Petitioner also contends that he purchased a residence located within respondent’s district in August 2018 and intends to reside therein with J.S.  However, petitioner has submitted no proof indicating that he purchased such property.  In any event, even assuming, arguendo, that petitioner resides in the district, he asserts that J.S. resides with him in accordance with the custody agreement.  Therefore, even if established, the fact that petitioner and J.S. reside at an address located within respondent’s district would not affect the fact that J.S. physically resides with his mother outside of respondent’s district, as noted above.

Finally, petitioner states that “pursuant to [the] custody agreement,” J.S. and N.S. “are both to attend Red Creek Central School.”  Although the custody agreement does include a provision stating: “[b]arring a substantial change in circumstances, the parties agree that the children will attend school in the Red Creek School District,” I do not find that this provision renders J.S. and N.S. residents of respondent’s district.  At the time of the agreement, petitioner and the students’ mother lived outside of respondent’s district and paid tuition on behalf of N.S. and J.S. so the students could attend respondent’s district.  This provision, then, appears to evince the intent of petitioner and the students’ mother with respect to the school district they would like their sons to attend and does not address the issue of residency.  In any event, even if the agreement purported to dictate what school district the students would attend, such a provision of a custody agreement would remain subject to the residency requirements of Education Law §3202(1) (Appeal of D.E.F. and D.M.M., 51 Ed Dept Rep, Decision No. 16,295).

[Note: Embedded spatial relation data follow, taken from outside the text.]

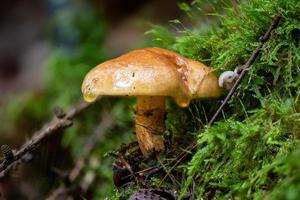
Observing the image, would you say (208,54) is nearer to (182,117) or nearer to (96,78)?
(182,117)

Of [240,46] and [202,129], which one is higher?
[240,46]

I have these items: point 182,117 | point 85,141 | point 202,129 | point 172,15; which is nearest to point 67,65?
point 85,141

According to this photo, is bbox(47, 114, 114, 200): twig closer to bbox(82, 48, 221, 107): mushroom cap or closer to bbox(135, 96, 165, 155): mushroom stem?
bbox(135, 96, 165, 155): mushroom stem

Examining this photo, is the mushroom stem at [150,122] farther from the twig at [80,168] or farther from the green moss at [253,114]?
the twig at [80,168]

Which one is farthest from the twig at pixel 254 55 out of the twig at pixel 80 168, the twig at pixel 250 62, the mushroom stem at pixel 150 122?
the twig at pixel 80 168

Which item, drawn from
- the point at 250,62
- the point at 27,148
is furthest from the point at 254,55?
the point at 27,148

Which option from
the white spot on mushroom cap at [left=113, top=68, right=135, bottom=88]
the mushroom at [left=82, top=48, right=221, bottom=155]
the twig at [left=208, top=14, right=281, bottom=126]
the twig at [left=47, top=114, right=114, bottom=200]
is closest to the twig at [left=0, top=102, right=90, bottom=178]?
the twig at [left=47, top=114, right=114, bottom=200]
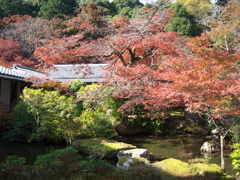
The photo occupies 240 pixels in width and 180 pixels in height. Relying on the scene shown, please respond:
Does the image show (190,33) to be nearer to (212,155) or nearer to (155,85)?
(155,85)

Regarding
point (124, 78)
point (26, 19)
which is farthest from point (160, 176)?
point (26, 19)

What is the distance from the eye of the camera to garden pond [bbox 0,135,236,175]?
22.0 ft

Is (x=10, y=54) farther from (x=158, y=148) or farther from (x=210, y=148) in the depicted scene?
(x=210, y=148)

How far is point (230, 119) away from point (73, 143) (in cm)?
609

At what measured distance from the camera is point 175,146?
26.8 feet

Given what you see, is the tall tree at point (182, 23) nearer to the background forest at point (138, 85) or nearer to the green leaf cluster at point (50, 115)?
the background forest at point (138, 85)

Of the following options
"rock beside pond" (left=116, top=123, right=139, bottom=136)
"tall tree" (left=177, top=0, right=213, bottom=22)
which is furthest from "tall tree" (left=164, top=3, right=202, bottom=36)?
"rock beside pond" (left=116, top=123, right=139, bottom=136)

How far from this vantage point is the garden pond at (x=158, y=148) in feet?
22.0

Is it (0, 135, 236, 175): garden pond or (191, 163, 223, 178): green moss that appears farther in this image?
(0, 135, 236, 175): garden pond

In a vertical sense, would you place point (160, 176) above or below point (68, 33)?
below

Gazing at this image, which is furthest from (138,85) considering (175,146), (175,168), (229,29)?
(229,29)

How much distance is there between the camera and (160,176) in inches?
161

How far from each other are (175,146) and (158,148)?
833mm

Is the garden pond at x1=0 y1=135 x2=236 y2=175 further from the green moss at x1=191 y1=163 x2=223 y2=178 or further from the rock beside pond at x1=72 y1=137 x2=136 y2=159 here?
the green moss at x1=191 y1=163 x2=223 y2=178
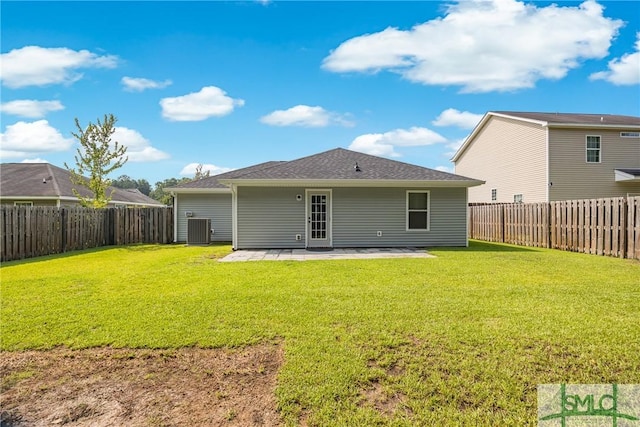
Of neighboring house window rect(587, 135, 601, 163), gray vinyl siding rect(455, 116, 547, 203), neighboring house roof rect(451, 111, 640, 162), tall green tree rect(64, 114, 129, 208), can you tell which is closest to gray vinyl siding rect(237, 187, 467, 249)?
gray vinyl siding rect(455, 116, 547, 203)

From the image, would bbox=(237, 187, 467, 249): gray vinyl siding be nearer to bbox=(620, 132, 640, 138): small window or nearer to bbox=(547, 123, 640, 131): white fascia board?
bbox=(547, 123, 640, 131): white fascia board

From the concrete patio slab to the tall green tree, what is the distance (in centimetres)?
1044

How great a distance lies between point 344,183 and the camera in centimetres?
1167

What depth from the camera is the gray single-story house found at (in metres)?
11.9

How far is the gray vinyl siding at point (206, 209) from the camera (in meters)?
15.5

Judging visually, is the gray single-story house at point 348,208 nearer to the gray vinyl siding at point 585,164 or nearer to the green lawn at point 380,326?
the green lawn at point 380,326

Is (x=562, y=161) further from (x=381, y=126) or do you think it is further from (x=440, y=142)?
(x=440, y=142)

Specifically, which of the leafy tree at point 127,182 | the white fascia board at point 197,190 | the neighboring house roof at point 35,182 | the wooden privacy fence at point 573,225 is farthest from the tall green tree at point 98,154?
the leafy tree at point 127,182

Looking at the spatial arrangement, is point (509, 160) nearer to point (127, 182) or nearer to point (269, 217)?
point (269, 217)

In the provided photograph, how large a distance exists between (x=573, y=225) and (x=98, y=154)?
1986 cm

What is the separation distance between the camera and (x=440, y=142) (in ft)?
92.7

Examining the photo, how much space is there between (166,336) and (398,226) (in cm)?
963

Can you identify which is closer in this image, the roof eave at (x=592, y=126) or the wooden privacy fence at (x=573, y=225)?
the wooden privacy fence at (x=573, y=225)

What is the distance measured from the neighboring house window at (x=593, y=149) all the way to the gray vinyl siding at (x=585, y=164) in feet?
0.48
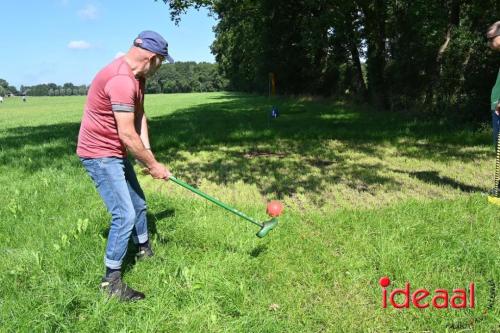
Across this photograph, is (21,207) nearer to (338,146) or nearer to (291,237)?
(291,237)

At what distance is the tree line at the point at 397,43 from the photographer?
44.2 feet

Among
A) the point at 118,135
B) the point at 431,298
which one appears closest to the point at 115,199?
the point at 118,135

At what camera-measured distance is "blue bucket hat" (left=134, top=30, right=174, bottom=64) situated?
3381 millimetres

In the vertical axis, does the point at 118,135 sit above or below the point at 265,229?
above

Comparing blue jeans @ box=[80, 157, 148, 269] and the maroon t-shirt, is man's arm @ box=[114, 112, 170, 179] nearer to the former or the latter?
the maroon t-shirt

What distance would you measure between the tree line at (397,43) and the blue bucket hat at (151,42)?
11417 mm

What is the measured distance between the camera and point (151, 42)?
3.38m

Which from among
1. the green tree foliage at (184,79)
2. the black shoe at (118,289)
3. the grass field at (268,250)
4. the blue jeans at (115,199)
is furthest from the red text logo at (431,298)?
the green tree foliage at (184,79)

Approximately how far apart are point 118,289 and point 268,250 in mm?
1619

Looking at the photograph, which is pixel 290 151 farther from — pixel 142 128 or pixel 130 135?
pixel 130 135

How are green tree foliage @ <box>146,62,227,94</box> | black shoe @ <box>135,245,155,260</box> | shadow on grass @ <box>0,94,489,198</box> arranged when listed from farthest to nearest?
green tree foliage @ <box>146,62,227,94</box> < shadow on grass @ <box>0,94,489,198</box> < black shoe @ <box>135,245,155,260</box>

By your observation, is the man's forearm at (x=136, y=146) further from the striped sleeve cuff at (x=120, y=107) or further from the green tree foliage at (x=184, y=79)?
the green tree foliage at (x=184, y=79)

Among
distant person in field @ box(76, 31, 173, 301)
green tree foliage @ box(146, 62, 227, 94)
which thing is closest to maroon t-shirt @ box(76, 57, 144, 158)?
distant person in field @ box(76, 31, 173, 301)

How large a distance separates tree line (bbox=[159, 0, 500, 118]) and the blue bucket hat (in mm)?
11417
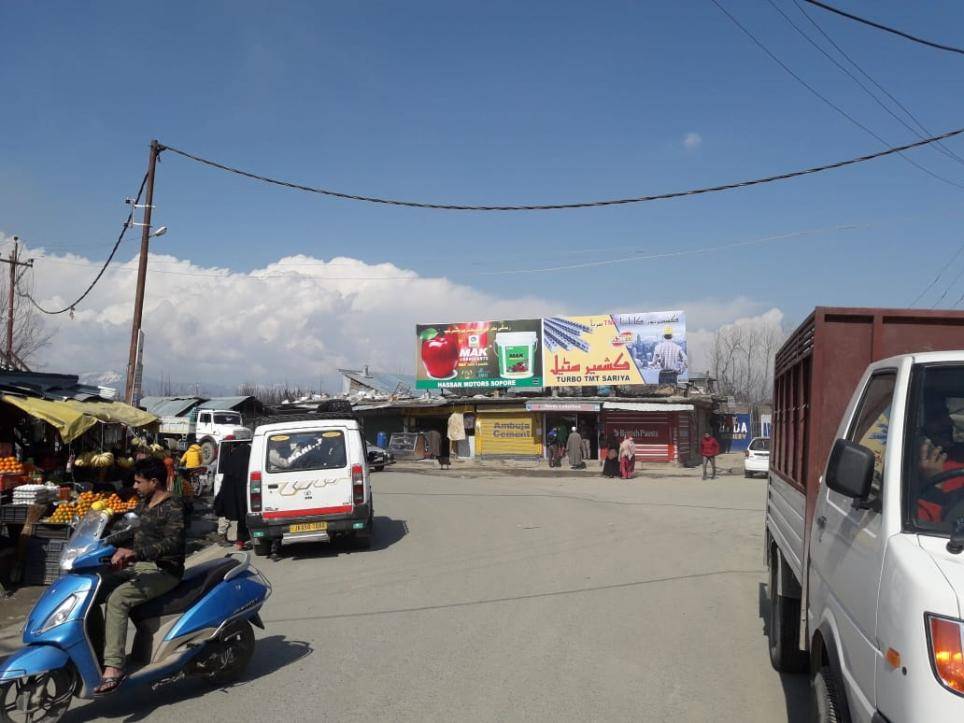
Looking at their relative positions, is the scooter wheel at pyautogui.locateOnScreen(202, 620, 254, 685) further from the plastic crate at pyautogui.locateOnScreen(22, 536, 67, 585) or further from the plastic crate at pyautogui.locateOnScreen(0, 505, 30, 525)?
the plastic crate at pyautogui.locateOnScreen(0, 505, 30, 525)

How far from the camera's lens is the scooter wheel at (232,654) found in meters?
6.17

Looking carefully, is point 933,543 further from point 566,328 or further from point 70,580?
point 566,328

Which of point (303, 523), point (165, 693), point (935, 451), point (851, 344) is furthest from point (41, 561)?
point (935, 451)

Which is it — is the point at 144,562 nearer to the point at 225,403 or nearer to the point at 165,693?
the point at 165,693

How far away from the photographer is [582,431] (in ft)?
123

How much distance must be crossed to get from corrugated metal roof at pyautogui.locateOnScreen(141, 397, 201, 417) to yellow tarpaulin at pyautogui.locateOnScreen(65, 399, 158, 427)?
3626 cm

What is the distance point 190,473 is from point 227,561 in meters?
13.4

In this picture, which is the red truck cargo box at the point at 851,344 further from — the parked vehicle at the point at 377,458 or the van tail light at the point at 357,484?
the parked vehicle at the point at 377,458

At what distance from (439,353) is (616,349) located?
8.84 meters

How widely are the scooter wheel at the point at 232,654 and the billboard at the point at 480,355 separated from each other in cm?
3206

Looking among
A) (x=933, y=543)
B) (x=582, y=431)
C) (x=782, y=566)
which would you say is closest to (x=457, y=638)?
(x=782, y=566)

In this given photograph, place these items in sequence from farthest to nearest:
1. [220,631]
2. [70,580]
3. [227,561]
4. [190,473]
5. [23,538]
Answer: [190,473], [23,538], [227,561], [220,631], [70,580]

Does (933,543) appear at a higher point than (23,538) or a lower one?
higher

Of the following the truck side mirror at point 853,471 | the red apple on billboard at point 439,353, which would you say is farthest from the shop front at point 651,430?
the truck side mirror at point 853,471
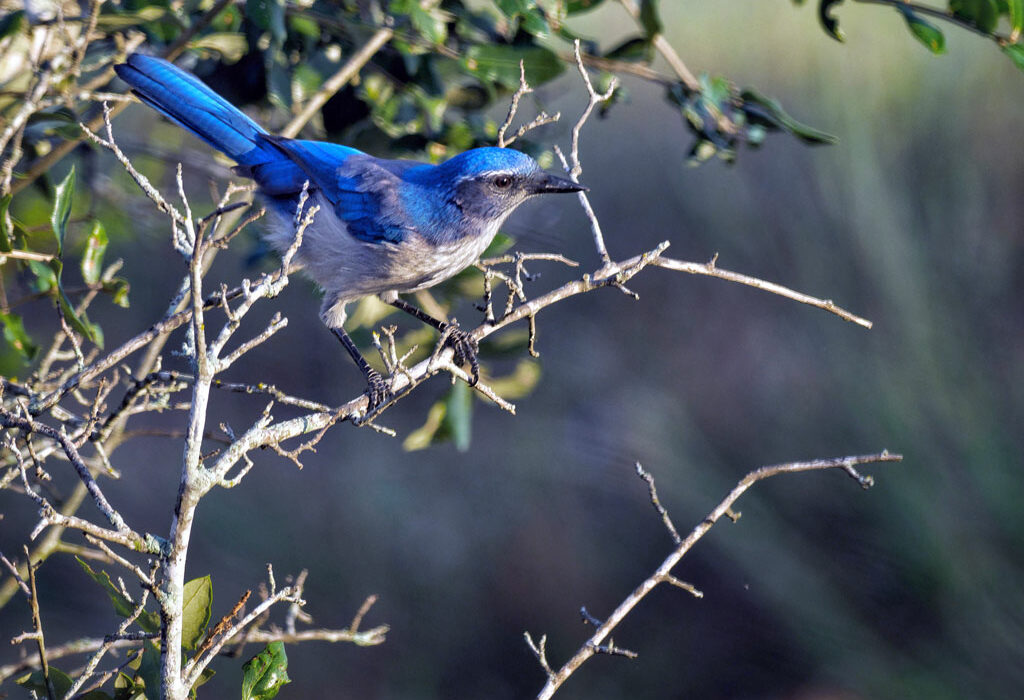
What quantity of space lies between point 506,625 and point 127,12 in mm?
4150

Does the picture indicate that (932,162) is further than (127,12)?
Yes

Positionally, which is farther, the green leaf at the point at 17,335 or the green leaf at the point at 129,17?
the green leaf at the point at 129,17

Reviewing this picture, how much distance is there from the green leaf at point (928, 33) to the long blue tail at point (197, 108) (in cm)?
217

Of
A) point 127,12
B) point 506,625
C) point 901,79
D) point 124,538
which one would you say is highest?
point 127,12

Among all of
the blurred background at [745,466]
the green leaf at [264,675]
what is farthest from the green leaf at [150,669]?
the blurred background at [745,466]

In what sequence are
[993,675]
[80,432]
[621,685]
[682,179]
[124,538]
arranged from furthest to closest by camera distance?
[682,179] < [621,685] < [993,675] < [80,432] < [124,538]

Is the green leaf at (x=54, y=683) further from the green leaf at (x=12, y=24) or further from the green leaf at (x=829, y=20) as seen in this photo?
the green leaf at (x=829, y=20)

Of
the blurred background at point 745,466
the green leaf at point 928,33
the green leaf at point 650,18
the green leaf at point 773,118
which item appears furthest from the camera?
the blurred background at point 745,466

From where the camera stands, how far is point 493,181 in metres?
3.22

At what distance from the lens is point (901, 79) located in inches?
225

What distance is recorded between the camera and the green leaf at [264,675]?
1.76m

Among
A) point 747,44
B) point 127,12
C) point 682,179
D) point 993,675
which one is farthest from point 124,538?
point 747,44

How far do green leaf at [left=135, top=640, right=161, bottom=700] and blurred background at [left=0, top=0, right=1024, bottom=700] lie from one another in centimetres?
192

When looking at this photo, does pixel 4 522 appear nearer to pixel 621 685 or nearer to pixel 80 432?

In light of the above determination that J.S. is not a district resident entitled to attend respondent’s schools tuition-free, petitioner’s request for a tuition “refund” for J.S. is academic, as any such determination would be advisory in nature (see e.g. Appeal of Morris, 57 Ed Dept Rep, Decision No. 17,175; Appeal of Strassburg, 56 id., Decision No. 16,931; Appeal of L.B. and T.B., 55 id., Decision No. 16,832.  It is well-established that the Commissioner does not issue advisory opinions or declaratory rulings in an appeal pursuant to Education Law §310 (Appeal of Q.H., 57 Ed Dept Rep, Decision No. 17,299; Appeal of a Student with a Disability, 48 id. 411, Decision No. 15,899; Appeal of Waechter, 48 id. 261, Decision No. 15,853).  In addition, and to the extent that petitioner alternatively seeks a tuition “refund” offset by any school taxes paid, I note that the Commissioner has historically declined to award tuition in residency appeals (Appeal of S.T.V., 57 Ed Dept Rep, Decision No. 17,371; Appeal of M.S. and M.R.F., 57 id., Decision No. 17,347).  Although, as noted above, petitioner has not submitted any proof that he has purchased property in the district, I note that to the extent an individual who pays non-resident tuition also pays school taxes on an in-district property, he or she is entitled to a reduction of tuition pursuant to Education Law §3202(3) (see Appeal of S.T.V., 57 Ed Dept Rep, Decision No. 17,371; Appeal of Lin, 48 id. 166, Decision No. 15,827).

Although the appeal must be dismissed for the reasons described above, I note that petitioner has the right to reapply for admission on behalf of J.S. at any time, should circumstances change, and to submit any documentary evidence for respondent’s consideration.

THE APPEAL IS DISMISSED.

END OF FILE


[1] The custody agreement made reference to an action for divorce pending in Wayne County Supreme Court.

 

[2] Petitioner does not claim that J.S. spends the majority of his time with him in contravention of the custody order (see Appeal of Petrie, 37 Ed Dept Rep 200, Decision No. 13,842).